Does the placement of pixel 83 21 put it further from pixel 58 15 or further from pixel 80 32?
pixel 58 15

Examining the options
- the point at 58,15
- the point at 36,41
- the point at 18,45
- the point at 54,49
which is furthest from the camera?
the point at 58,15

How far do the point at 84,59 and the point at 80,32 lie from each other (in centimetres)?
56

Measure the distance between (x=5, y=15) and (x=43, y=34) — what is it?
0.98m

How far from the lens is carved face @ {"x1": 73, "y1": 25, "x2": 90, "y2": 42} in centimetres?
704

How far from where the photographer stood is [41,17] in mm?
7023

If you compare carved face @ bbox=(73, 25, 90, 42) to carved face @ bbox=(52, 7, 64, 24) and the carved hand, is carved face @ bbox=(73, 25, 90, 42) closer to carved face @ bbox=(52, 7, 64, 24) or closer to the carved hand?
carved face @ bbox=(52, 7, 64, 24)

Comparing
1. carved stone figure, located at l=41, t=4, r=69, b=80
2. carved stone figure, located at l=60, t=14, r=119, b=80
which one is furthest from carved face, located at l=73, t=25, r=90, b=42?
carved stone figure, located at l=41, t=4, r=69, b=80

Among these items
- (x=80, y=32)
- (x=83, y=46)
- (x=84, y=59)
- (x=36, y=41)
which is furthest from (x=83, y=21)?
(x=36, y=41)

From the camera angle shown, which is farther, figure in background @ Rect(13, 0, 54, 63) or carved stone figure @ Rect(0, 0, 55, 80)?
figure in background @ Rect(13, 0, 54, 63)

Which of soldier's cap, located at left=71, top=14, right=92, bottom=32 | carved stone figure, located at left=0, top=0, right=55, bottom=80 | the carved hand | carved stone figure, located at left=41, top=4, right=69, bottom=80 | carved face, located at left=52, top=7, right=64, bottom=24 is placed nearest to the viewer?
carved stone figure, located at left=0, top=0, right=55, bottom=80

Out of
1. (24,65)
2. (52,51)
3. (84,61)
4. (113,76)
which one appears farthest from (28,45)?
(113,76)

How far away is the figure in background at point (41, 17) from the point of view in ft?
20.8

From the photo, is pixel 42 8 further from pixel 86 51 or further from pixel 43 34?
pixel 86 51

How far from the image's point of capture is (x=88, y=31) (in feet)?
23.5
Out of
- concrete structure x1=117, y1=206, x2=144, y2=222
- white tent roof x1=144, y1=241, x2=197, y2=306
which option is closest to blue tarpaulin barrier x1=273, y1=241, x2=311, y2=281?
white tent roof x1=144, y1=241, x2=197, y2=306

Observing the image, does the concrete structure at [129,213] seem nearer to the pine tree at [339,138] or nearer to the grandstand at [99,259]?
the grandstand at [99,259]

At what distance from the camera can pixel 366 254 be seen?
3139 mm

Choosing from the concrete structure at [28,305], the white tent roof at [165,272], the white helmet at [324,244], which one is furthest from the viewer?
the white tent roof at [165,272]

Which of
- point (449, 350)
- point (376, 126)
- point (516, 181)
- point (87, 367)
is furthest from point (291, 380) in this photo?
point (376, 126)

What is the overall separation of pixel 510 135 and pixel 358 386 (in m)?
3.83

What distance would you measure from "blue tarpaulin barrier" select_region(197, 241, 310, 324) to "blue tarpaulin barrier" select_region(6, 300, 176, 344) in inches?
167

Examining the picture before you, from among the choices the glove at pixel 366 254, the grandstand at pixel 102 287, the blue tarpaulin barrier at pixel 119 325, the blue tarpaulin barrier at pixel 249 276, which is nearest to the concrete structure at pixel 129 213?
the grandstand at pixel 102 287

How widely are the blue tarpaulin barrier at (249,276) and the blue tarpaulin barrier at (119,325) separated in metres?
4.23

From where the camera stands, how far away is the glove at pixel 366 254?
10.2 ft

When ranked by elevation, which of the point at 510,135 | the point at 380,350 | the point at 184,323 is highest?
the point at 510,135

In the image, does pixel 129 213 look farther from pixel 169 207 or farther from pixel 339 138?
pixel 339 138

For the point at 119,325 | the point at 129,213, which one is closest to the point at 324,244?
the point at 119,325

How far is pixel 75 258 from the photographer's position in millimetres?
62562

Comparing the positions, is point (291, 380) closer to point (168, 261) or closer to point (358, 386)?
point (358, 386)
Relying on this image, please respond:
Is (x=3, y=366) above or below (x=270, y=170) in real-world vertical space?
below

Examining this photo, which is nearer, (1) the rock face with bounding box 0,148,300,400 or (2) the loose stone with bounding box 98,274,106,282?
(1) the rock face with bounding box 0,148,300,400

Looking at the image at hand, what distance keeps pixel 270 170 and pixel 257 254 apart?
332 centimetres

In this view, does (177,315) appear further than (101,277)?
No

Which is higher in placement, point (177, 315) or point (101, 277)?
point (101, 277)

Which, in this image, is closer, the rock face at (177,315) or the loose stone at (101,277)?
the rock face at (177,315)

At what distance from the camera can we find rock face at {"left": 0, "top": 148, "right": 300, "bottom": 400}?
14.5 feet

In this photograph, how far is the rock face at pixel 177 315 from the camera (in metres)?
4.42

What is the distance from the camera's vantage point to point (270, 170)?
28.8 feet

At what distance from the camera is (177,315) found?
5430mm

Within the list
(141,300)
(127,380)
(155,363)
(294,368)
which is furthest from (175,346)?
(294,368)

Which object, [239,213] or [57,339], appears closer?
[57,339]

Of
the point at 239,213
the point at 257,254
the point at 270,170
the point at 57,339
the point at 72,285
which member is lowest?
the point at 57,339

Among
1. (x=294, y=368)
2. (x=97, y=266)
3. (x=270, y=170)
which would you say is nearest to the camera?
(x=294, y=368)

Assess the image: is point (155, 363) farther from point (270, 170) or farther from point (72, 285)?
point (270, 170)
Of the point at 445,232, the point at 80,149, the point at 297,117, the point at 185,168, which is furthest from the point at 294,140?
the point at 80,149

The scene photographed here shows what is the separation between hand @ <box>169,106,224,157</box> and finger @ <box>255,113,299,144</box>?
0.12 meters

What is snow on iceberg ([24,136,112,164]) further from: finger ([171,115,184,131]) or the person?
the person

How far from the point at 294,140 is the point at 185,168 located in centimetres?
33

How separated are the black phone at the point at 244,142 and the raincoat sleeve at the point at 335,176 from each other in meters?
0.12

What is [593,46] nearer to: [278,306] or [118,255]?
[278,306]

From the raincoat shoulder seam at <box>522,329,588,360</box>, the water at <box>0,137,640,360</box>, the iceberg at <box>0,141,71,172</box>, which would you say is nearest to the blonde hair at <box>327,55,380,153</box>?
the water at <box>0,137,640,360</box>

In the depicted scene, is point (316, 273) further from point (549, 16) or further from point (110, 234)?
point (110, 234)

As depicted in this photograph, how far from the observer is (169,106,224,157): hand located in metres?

INSTRUCTION:
Begin at the line that contains "In the depicted", stop after the last line of the material, and write every line in that span out again, with each number in the answers, such as coordinates, increased by 9.

WRITTEN SOLUTION:
In the depicted scene, is point (316, 273) further from point (549, 16) or further from point (110, 234)?
point (119, 243)

As depicted in this photograph, how far from the observer is (169,106,224,157): hand located in metres?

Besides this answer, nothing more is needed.